We outline the proof of this theorem. Construct the function \(F(x,y)\) by formula (8) and consider the integral equation (9). We shall show that it has a unique solution. For this it is enough to prove that, for each \(x\), the homogeneous equation
\[ (g_1(y),\,g_2(y))+ \int_{0}^{x}(g_1(t),\,g_2(t))F(t,y)\,dt=0 \]
has only the zero solution. Let \((g_1(y),\,g_2(y))\) be a solution of this equation. Then
\[ \int_{0}^{x}\{g_1^2(y)+g_2^2(y)\}\,dy +\int_{0}^{x}\int_{0}^{x}(g_1(t),\,g_2(t))F(t,y) \binom{g_1(y)}{g_2(y)}\,dt\,dy=0, \]
or
\[ \int_{-\infty}^{\infty}G^2(\lambda)\,d\rho(\lambda)=0, \]
where
\[ G(\lambda)=\int_{0}^{x}\{g_1(t)\sin \lambda t-g_2(t)\cos \lambda t\}\,dt. \]
By property 2 of the function \(\rho(\lambda)\), \(G(\lambda)\equiv 0\), i.e. \(g_1\equiv g_2\equiv 0\). Consequently, equation (9) has a unique solution. Moreover, \(K(x,y)\) has as many derivatives as \(F(x,y)\) has. Now, with the aid of the kernel \(K(x,y)\) found, construct the function \(\varphi(x,\lambda)\) by formula (3). Then it is not difficult to prove that \(\varphi(x,\lambda)\) satisfies the equation \(B\varphi' + Q(x)\varphi=\lambda\varphi\), where \(Q(x)=K(x,x)B-BK(x,x)\), and the conditions \(\varphi_1(0,\lambda)=0,\; \varphi_2(0,\lambda)=-1\). It is easy to verify that \(\operatorname{Sp} Q(x)=0\) and \(Q^*(x)=Q(x)\). Moreover, if \(F(x,y)\) has \(n\) derivatives, then \(Q(x)\) has the same number of derivatives. It remains to show that \(\varphi(x,\lambda)\) generates Parseval’s equality with respect to \(\rho(\lambda)\). This is done approximately in the same way as in § 5 of Chapter I of paper (2).
§ 2. We now briefly dwell on the inverse problem for the Dirac system whose coefficients have a nonintegrable singularity at zero. Let
\(\varphi(x)=\binom{\varphi_1(x)}{\varphi_2(x)}\) be the solution of equation (1) with the initial conditions \(\varphi_1(0)=0,\ \varphi_2(0)=-1\) for \(\lambda=0\). Put
\[ A(x,t)=\left[\int_0^x \{\varphi_1^2(t)+\varphi_2^2(t)\}\,dt\right]^{-1} \begin{pmatrix} \varphi_1(x)\varphi_1(t) & \varphi_1(x)\varphi_2(t)\\ \varphi_1(t)\varphi_2(x) & \varphi_2(x)\varphi_2(t) \end{pmatrix}, \]

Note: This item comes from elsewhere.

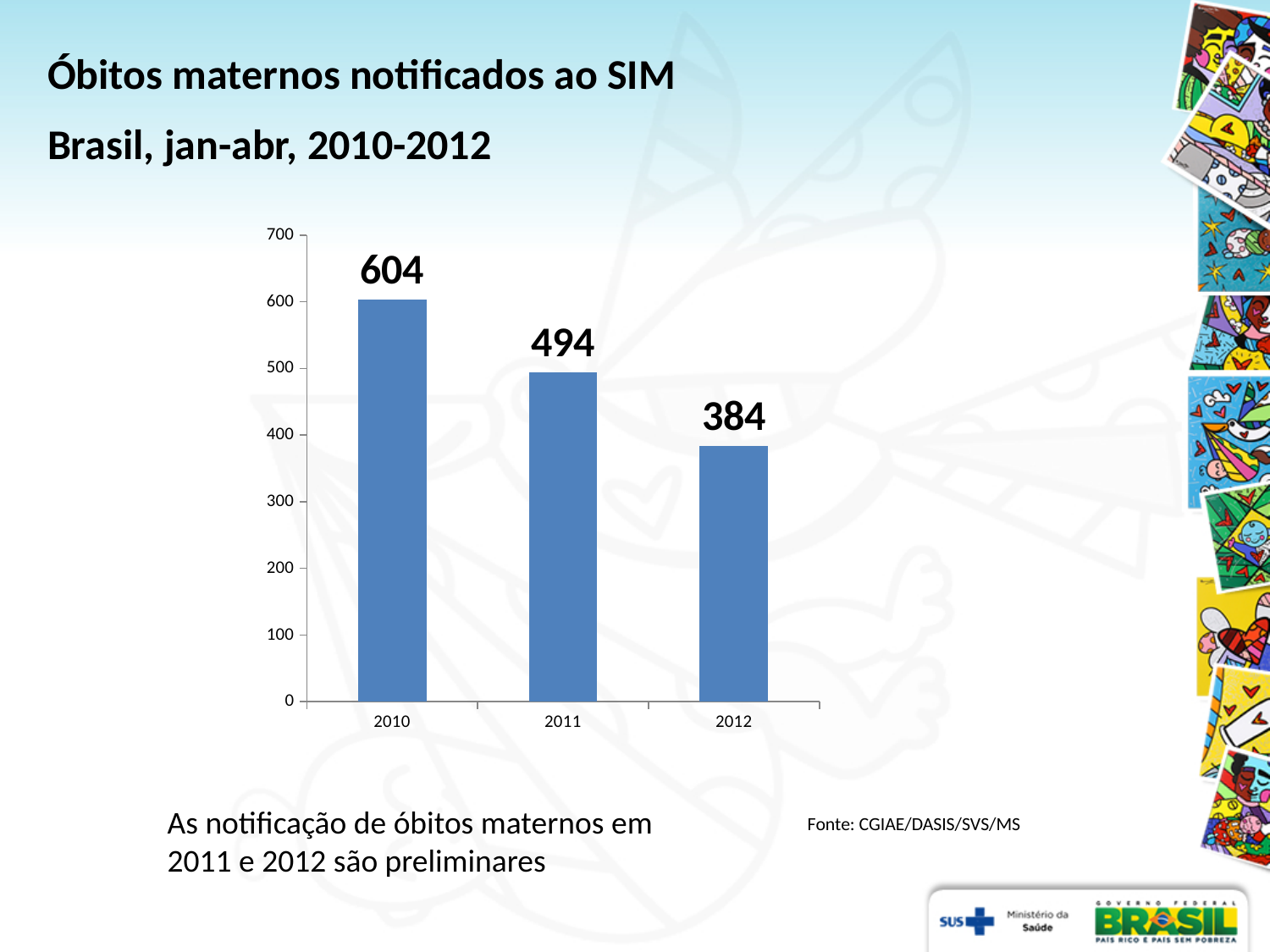
How many years are shown on the x axis? 3 Which is larger, the value for 2011 or the value for 2012? 2011 What kind of chart is shown on the slide? bar chart Do the values rise or fall from 2010 to 2012? fall What is the difference between the values for 2010 and 2012? 220 Which year has the lowest value? 2012 What is the difference between the values for 2010 and 2011? 110 Which year has the highest value? 2010 What is the value for 2012? 384 What is the value for 2010? 604 Is the value for 2012 greater or less than 400? less What is the value for 2011? 494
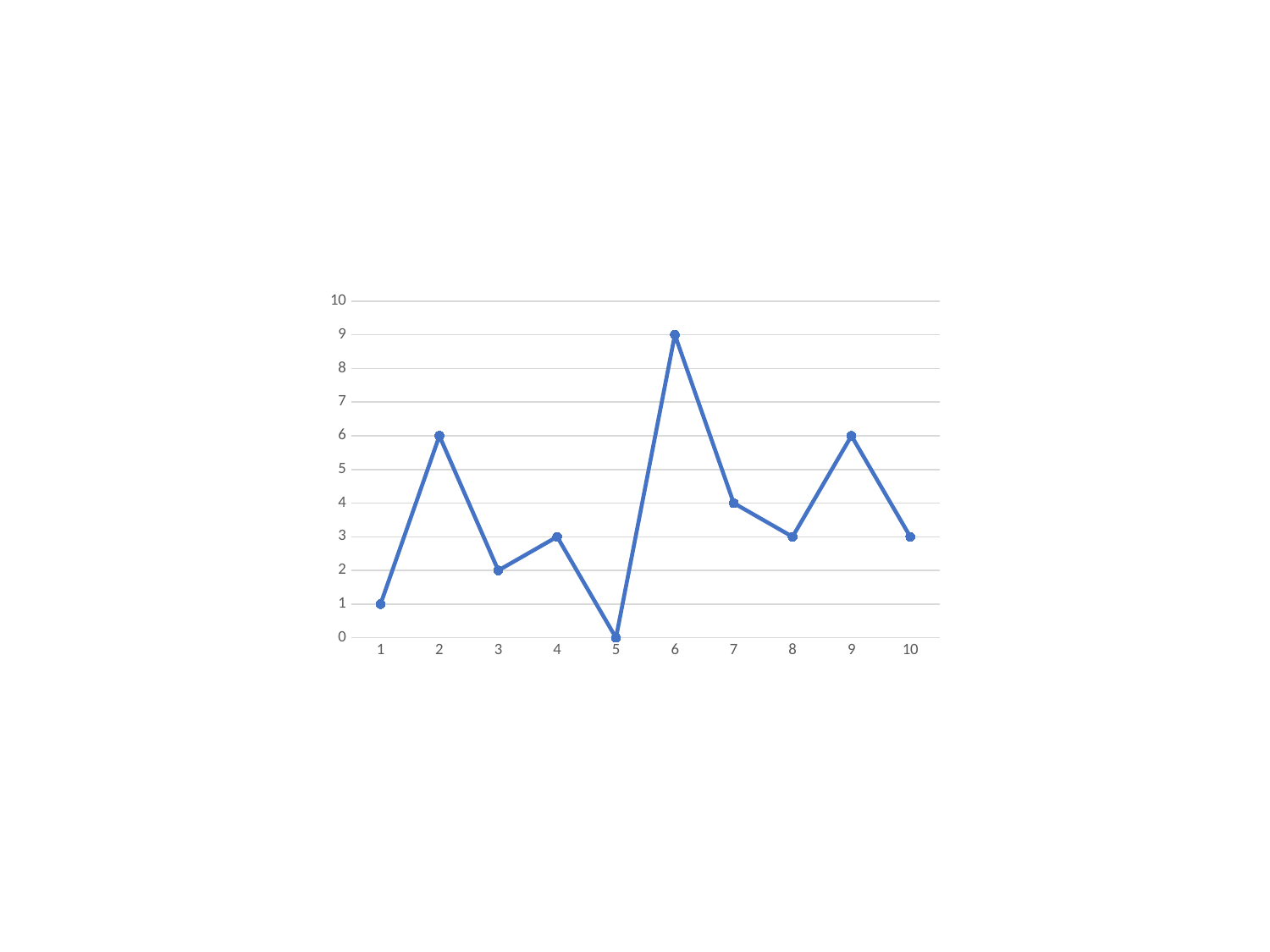
What is the value at x = 10? 3 At which x value does the line reach its lowest point? 5 What is the maximum value shown on the vertical axis? 10 What is the value at x = 6? 9 What is the value at x = 2? 6 What is the value at x = 5? 0 What is the difference between the values at x = 6 and x = 7? 5 What kind of chart is shown on the slide? line chart Which is larger, the value at x = 4 or the value at x = 9? x = 9 At which x value does the line reach its highest point? 6 How many data points are plotted on the line? 10 Does the line rise or fall between x = 4 and x = 5? fall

\[ \Phi(x,\lambda)=\varphi(x,\lambda)-\int_0^x A(x,t)\varphi(t,\lambda)\,dt. \]
It is not difficult to verify that \(\Phi(x,\lambda)\) is a solution of the equation
\[ B\Phi' + Q(x)\Phi - \]
\[ -\left[\int_0^x \{\varphi_1^2(t)+\varphi_2^2(t)\}\,dt\right]^{-1} \begin{pmatrix} 2\varphi_1(x)\varphi_2(x) & \varphi_1^2(x)-\varphi_2^2(x)\\ \varphi_1^2(x)-\varphi_2^2(x) & -2\varphi_1(x)\varphi_2(x) \end{pmatrix}\Phi=\lambda\Phi \tag{10} \]
and, as \(x\to 0\), \(\dfrac{1}{\lambda x}\Phi(x,\lambda)\to \binom{1}{0}\). It is obvious that this equation has a singularity of the form \(\dfrac{1}{x}\begin{pmatrix}0&1\\1&0\end{pmatrix}\). Therefore any other solution of equation (10), linearly independent of \(\Phi(x,\lambda)\), tends to infinity as \(x=0\). A direct calculation proves that \(\Phi(x,\lambda)\) generates Parseval’s equality to the same extent as does \(\varphi(x,\lambda)\). By analogous arguments one can pass from a singularity of the type \(\dfrac{1}{x}\begin{pmatrix}0&1\\1&0\end{pmatrix}\) to a singularity of the type \(\dfrac{2}{x}\begin{pmatrix}0&1\\1&0\end{pmatrix}\), etc. Thus we arrive at the following result:
Theorem 4. If \(\rho(\lambda)\) is the spectral function of an equation of type (1) without singularities, then it is also the spectral function of equations of the type
\[ By' + Q_l(x)y - \frac{l}{x} \begin{pmatrix} 0&1\\ 1&0 \end{pmatrix}y=\lambda y, \]
where \(Q_l(x)\) is a function summable on any finite interval of \([0,\infty)\), and \(\operatorname{Sp} Q_l(x)=0,\ Q_l^*(x)=Q_l(x),\ l=0,\pm1,\pm2,\ldots\).
Moscow State University
named after M. V. Lomonosov
Received
14 VII 1965
CITED LITERATURE
¹ I. M. Gel'fand, B. M. Levitan, Izv. AN SSSR, ser. matem., 15, 309 (1951).
² B. M. Levitan, M. G. Gasymov, UMN, 19, issue 2, 3 (1964).
³ H. E. Moses, Bull. Am. Phys. Soc., 4, 240 (1957).
⁴ F. Prats, J. S. Toll, Phys. Rev., 113, No. 1, 363 (1959).
⁵ M. Verde, Nuclear Phys., 9, 255 (1958–1959).